Donald Rumsfeld, secretary of defense
Karl Rove, senior political adviser to the president
George Bush, President
Richard Perle, defense policy adviser
Douglas Feith, defense policy undersecretary
Stephen Hadley, deputy national security adviser
Lewis Scooter Libby, chief of staff to the Vice-president

'Pax Americana' is clearly related to the official ' National Security Straregy of the USA' of September 2002, which revealed the imperial motivations of the Neocon team which dominated White House international policy decisions. Reading this NSS and its ancestors makes clear that the invasion of Irak was only a small piece of the Neocon Middle-East policy. Its aims were:

(1) Reinforcing American military presence in this part of the world. 'This is the more important', as Paul Wolfowitz, the brain behind the US imperial policy, mentioned in passing during his Vanity Fair interview in May 2000, '... that the U.S. and the Saudi government mutually agreed on the removal of American forces from Saudi Arabia. Their presence there ... has been a huge recruiting device for al Qaeda. ... one of bin Laden's principle grievances was the presence of so-called crusader forces on the holy land, Mecca and Medina.'

(2) Securing the US mid-east oil supplies. The first gulf war has been fought to prevent Saddam's control over Kuwaiti oil and potentially over Saudi Arabian oil. The present war had as one of its goals the pre-emption of the Russian-French-German efforts to master some of the mid-east oil through contracts signed with Irak. A glance over the Mid-East and Asia map shows the Afghanistan war to be part of the same design. In the late 90's Unocal, formerly 'Union Oil Company of California', negotiated with the Talibans and several former republics of the soviet bloc (Turkmenistan, Ouzbekistan etc.) the establishment of oil pipelines between Afghanistan and the Caspian sea and Pakistan. Formal contracts were rapidly signed by Unocal with the newly US-appointed president of Afghanistan Karzai (ex-consultant for Unocal and ex-CIA operative in the war of the Taliban against the USSR!!!), after the overthrow of the Taliban regime. Control of the oil supplies is an important element of world 'hegemony'.
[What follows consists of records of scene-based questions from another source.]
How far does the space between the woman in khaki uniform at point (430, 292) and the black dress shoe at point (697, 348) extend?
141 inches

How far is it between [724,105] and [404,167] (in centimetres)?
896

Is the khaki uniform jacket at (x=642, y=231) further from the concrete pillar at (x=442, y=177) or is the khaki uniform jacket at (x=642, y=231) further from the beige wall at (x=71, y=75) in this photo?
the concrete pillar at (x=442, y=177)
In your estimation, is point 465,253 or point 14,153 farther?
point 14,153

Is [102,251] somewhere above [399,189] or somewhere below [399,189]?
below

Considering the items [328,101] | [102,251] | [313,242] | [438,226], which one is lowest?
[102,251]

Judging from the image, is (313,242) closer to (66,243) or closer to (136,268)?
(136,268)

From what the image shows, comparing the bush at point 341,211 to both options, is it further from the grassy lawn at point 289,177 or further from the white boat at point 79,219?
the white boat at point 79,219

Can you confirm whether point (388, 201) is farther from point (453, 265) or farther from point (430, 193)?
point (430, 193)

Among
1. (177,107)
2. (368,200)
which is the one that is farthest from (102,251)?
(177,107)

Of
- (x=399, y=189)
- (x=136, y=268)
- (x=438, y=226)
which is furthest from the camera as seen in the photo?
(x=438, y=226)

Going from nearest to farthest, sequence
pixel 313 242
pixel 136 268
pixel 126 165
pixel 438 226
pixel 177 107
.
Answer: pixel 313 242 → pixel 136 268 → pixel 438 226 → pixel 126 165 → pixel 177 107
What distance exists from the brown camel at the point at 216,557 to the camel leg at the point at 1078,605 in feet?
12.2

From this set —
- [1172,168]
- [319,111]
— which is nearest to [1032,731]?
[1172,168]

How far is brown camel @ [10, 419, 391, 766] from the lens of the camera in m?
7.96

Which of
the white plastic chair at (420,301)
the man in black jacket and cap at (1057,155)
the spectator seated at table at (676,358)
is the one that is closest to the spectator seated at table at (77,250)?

(3) Establishing a new world (dis)order. Invading Irak without the OK of the UN, 'going it alone', was a clear message to the international community that from now on the US was ruling the world to spread democracy, freedom, and neoconservative free market economy ('Nation Building' ) throughout the world. For the Neocons, democracy is the Troyan horse of the US multinationals leading to the rule of money over the banana democracies.

One important reason for the decision to invade Afghanistan and Irak, rarely mentioned elsewhere, was dissuasion . Paul O'Neill received a memo from R. Rumsfeld: "What are we trying to achieve? ...dissuade nations from challenging our interests ... by 'asymmetric' responses" (this means in Rumsfeld's jargon: nuclear, chemical, biological and other non-conventional weapons). Among the targeted nations "China, Russia, Iran, Iraq, North Korea" are listed. O'Neill concluded about Rumsfeld memo: 'It described how everything fit together. "The focus on Saddam Hussein made sense only if the broader ideology" (that of the neocons, Cheney, Rumsfeld, Wolfowitz and cohorts)... "of a need to dissuade others from creating asymmetric threats - were to be embraced. That was the why".

Niall Ferguson argues in 'Colossus' that the US had little choice invading Irak because of the inept behaviour of the UN Security Council. But how can one further democracy in nations by establishing a US dictatorship over these countries, with the help of dictators like Pakistan's Musharaf, and against the public opinion of most allies, e.g. Spain, Italy, Britain? In my opinion, this can only be achieved through international democracy using a reorganized UN where no individual country but a majority of member states decide.